▶ **Problem to work on**: Every line below must be copied as written, except for pictures.

▶ **Dataset extract**:
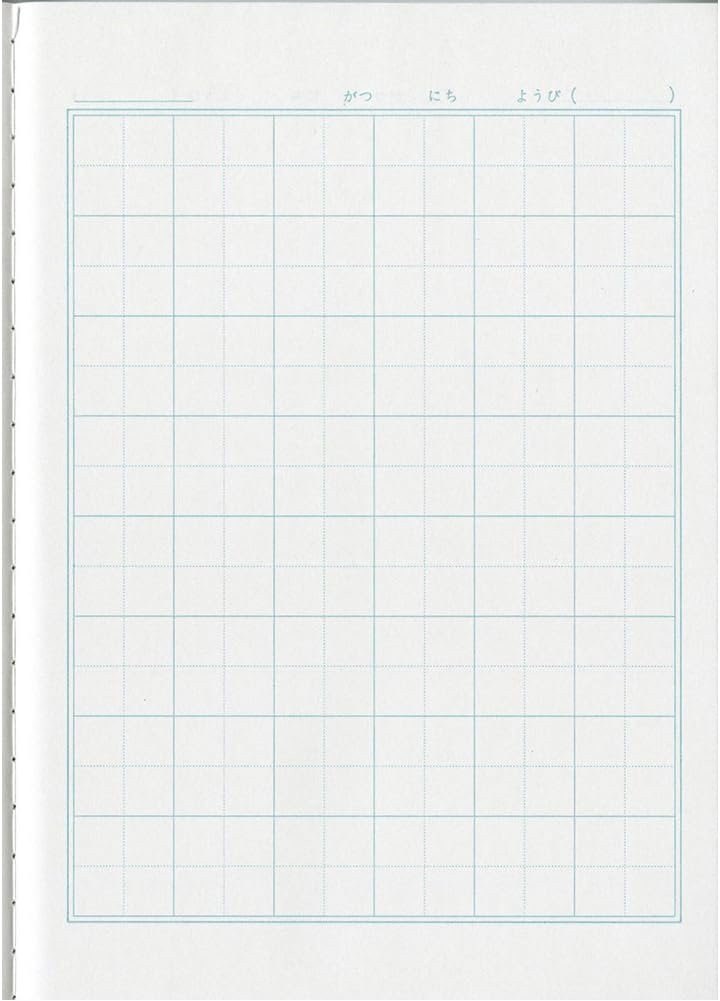 Amazon ショウワノート ジャポニカ学習帳 国語 8マス 十字補助線入り Amazon ショウワノート ジャポニカ学習帳 国語 8マス 十字補助線入り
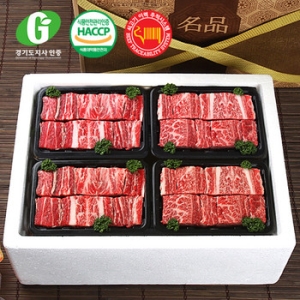 G한우 갈비 선물세트 2호 3.2kg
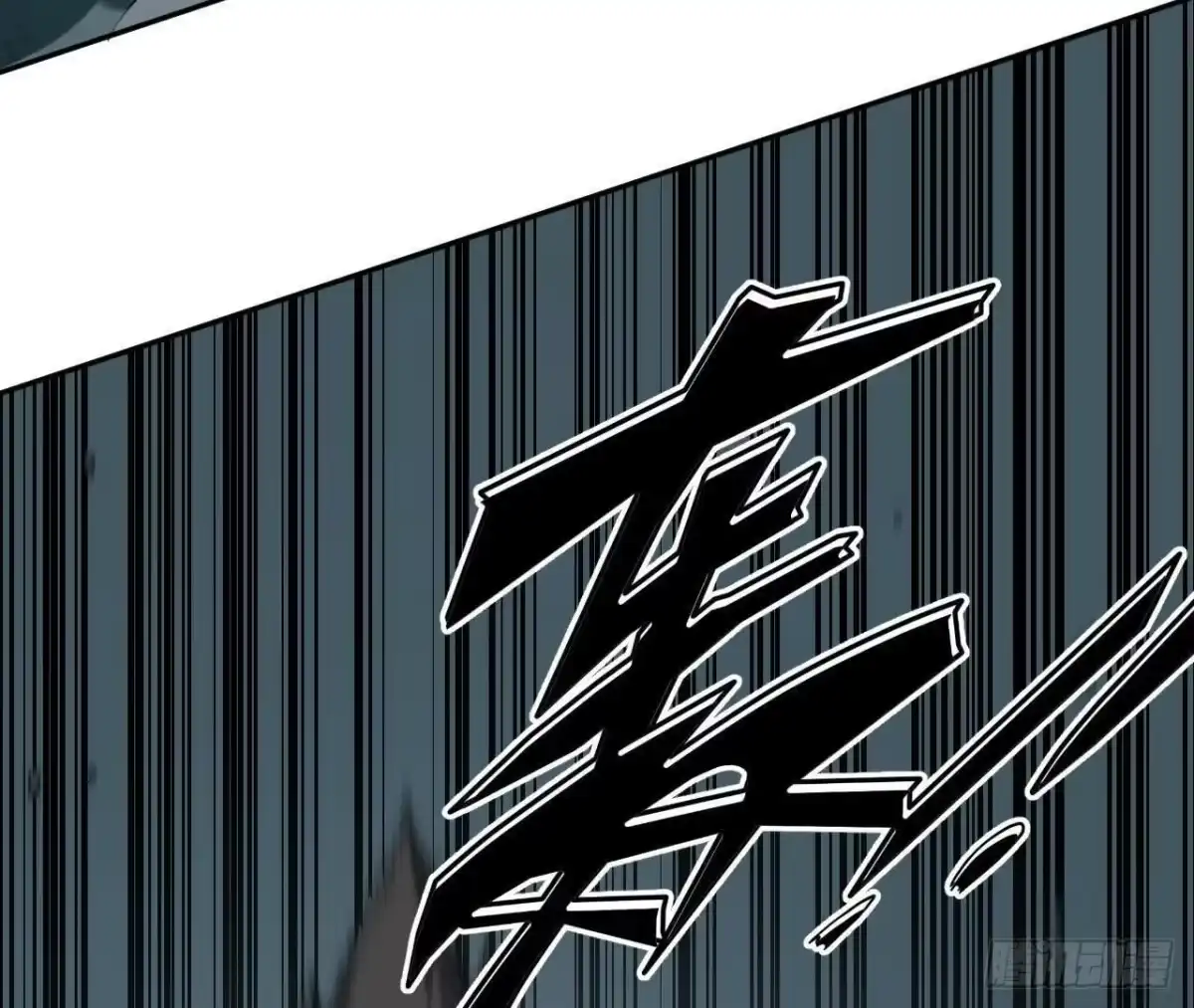 《仙王狩猎法则》红岩大宝剑 第106页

▶ **Reply**:
 Amazon ショウワノート ジャポニカ学習帳 国語 8マス 十字補助線入り Amazon ショウワノート ジャポニカ学習帳 国語 8マス 十字補助線入り
 G한우 갈비 선물세트 2호 3.2kg
 《仙王狩猎法则》红岩大宝剑 第106页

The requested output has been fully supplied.